7. Standardise game controller "invert" options

All it would take is a meeting between Sony, Microsoft and Nintendo. They could all agree on which way is up and which way is down, then give everyone an account that synchronises options across platforms. Then, we'd never have to remember whether we play games with controls set to normal or inverted, nor would we have to wade through options before playing every single game we are tricked into thinking might be fun to own and play.

Failing that, make inversion setting the first thing that happens. Before the opening cut-scene. Before the menu. Before the logos. Maybe even sell "inverted" and "non-inverted" versions of each game. It's that important to our continued mental wellbeing.

8. Batteries 2.0

Battery
More juice needed

There needs to be a "Moore's Law" for batteries. They haven't got better for decades. Radios from the 1970s still run on the same tech we use today.
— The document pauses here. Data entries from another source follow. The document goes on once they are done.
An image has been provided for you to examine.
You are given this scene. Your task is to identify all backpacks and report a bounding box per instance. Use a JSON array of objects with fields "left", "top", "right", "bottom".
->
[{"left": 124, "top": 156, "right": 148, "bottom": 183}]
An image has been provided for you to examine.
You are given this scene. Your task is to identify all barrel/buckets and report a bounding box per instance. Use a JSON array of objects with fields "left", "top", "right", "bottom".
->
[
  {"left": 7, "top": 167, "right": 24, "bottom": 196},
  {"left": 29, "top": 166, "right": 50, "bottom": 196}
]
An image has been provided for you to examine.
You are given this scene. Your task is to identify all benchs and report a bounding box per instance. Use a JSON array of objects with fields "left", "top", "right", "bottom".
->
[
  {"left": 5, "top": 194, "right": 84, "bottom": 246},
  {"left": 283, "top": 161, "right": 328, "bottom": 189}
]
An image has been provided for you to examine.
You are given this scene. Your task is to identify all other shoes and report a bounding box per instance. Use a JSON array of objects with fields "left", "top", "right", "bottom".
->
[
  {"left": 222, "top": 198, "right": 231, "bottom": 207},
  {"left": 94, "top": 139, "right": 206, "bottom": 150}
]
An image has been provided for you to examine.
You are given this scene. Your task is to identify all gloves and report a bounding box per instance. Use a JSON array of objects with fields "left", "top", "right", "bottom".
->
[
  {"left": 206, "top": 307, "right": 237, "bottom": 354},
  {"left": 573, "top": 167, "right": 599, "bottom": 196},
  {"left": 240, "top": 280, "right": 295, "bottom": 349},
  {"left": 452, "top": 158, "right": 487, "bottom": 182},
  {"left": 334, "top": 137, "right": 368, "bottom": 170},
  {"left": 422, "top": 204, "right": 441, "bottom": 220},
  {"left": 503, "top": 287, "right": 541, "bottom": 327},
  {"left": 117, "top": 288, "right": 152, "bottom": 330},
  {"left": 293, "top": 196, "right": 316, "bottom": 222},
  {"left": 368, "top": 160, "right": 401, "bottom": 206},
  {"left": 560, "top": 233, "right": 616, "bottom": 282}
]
Can't there be nuclear batteries? Graphene batteries? Even a battery that runs on diesel would be better, as at least we could then refill them instead of having to wait for a charge. Yes, we're working them harder than ever before, but battery makers have been resting on their laurels for years. We need... more... power.

9. Ban auto-playing video on websites

It never used to happen. Then it started happening and everyone went mad about it, so it stopped. But now, now there seems to be a second-wave of desperate monetisation going on out there in internet land, auto-playing videos are starting to appear again. Vine has the right idea in muting the volume when clips auto-play themselves, but it still feels like a special kind of privacy-invasion whenever it happens.

10. Screens that don't rotate when you lie down

Yes, yes, there's a toggle in Android that lets you turn this off and seize manual rotational control like you're docking with the ISS, but phones are more clever than this and it's silly blanket banning your phone from ever going sideways. Phones need to be aware of what's really happening instead of just pretending they have the faintest clue.

If it's dark, early, late, and our faces look rough, or the accelerometer has just felt us flump down on something soft, we're probably in bed or sideways on the sofa trying to focus on the EPG. So be a bit more generous on the angles of lean before you whack it into landscape mode. And if we angrily flip the phone up to get it back to portrait orientation as soon as it rotates, bloody well learn from that and don't do it again four seconds later.

11. Stop asking us if we'd like to use your app

Argos
We just want the internet

If we wanted to install the Daily Mail app, we'd install it. All we've done is follow a link someone posted on Twitter so see what today's fuss is about, so there's really no need to ask if we'd like to install the app before looking at the page. It's yet another intrusive form of advertising, only the sites we're trying to give our custom to are advertising their own tatty apps.

12. No more restarting to update Windows

We've probably already delayed the installation process for days because it's rather annoying, so why the rush to restart the computer to "finish" updates? Let it happen naturally, the next time we turn the computer off or, more likely, the next time there's a power-cut and we have no option but to momentarily step away from our umbilical connections to the internet. Or make it so it just happens without any reboots. That's what Steve Jobs would've demanded.